One option is resorting to willpower, as we very often do: you remind yourself all the reasons why "you have to do it", you beat yourself up for wanting to skip it, and you force yourself to do it even if you don't feel like it. After all, you "have to do it", right?
Yes, that option will probably work, at least at the beginning, but at the cost of giving you a hard time (and you suffer it twice: when you beat yourself up, and when you end up doing it without any motivation). So then in the long run, how can you stay strong and keep up the habit if you see each step as an obligation? How can you not stop feeling like doing it?
Maybe the trick is to make it look not like an obligation, but something we have decided to do ourselves, because that's the reality - even if it's something that somebody has imposed on us, if we have committed to it, it's because we have accepted that commitment, for whatever reasons.
In cases like this, it may be useful to ask ourselves what we made that commitment for. And please note I'm saying "what for", instead of "why"; the "what for" makes us look forward and find motivation, while the "why" leaves us looking back, searching for justifications. If we continue with the example of this blog, I keep writing a post every week to nurture my most creative side, to keep the blog alive and not let it be forgotten again, and to share my thoughts and experiences, in case they other people find them useful.

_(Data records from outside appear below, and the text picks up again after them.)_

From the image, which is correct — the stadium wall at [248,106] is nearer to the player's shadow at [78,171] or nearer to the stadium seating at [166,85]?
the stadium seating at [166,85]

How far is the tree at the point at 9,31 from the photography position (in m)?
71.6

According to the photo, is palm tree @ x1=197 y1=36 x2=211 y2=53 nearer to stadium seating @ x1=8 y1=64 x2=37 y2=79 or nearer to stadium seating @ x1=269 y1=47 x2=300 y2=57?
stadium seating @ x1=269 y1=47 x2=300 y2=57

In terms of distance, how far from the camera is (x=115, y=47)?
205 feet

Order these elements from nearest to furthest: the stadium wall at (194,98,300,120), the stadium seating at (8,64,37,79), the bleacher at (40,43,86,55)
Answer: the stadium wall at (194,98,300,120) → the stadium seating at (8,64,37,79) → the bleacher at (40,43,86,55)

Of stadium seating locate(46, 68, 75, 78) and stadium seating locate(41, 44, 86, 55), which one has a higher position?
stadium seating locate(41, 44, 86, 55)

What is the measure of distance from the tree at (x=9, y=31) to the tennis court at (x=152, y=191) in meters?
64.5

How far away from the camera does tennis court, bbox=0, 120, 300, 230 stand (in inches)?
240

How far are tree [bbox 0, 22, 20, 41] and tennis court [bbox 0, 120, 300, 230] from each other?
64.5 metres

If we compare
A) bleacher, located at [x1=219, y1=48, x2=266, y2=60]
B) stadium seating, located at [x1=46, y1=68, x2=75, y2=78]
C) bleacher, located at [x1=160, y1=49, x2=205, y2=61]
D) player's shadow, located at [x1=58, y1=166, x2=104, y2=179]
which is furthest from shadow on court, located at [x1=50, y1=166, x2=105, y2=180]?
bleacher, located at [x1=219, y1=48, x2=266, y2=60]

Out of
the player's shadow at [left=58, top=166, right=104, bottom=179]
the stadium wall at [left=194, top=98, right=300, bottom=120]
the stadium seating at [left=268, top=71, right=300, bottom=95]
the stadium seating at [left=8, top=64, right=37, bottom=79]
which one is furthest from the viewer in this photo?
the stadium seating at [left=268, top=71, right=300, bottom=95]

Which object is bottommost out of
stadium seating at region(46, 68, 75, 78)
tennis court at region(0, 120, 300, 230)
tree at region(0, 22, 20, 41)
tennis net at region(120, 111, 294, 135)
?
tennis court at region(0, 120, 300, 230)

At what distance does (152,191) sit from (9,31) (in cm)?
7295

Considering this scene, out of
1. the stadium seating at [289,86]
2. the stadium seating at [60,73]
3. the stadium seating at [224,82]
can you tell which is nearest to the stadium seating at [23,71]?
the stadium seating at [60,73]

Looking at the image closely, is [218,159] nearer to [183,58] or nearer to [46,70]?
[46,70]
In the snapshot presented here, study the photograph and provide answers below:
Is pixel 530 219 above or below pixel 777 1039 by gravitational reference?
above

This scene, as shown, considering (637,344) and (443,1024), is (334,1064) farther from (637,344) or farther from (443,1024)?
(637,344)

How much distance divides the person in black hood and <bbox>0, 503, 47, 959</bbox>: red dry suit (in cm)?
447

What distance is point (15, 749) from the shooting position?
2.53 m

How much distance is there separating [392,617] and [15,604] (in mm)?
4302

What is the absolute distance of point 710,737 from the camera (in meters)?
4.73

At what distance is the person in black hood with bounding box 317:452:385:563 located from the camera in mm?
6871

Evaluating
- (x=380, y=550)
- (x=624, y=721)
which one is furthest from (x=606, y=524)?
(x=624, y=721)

Then, once we have remembered the "what for", and it's clear in our mind that the habit is worth keeping, we can use some language tricks to flip that perception of obligation, simply by choosing the right words, inside our heads as well as outside.
I recently heard in a conference that if we say "I have to..." or "I must..." whatever it is, the simple fact of thinking like that already stresses us out and demotivates us, because we don't usually like being forced to do things. On the other hand, if we swap it with "I want to...", then our brain accepts it much better, and we feel much less resistance.
But what happens when we don't feel right saying "I want to"? The speaker offered a third option for that particular case: just saying "I'm going to..." without getting into whether it's something I want or something I have to do. I'm doing it, and that's all. No need to mull it over, it's time to do it, which is what I tell my youngest daughter when she fights back something I ask of her :-)
And, as a final point, something else that helps me a lot is knowing that the biggest resistance that I have is really towards getting started, towards breaking that inertia that I feel before I begin. Then once I'm on the task, in this case, writing, I know that I really enjoy it, that the ideas keep coming with little effort, and that after finishing I feel really happy for having published an article once more.
What about you? What tricks to you use to stay motivated and keep up your habits?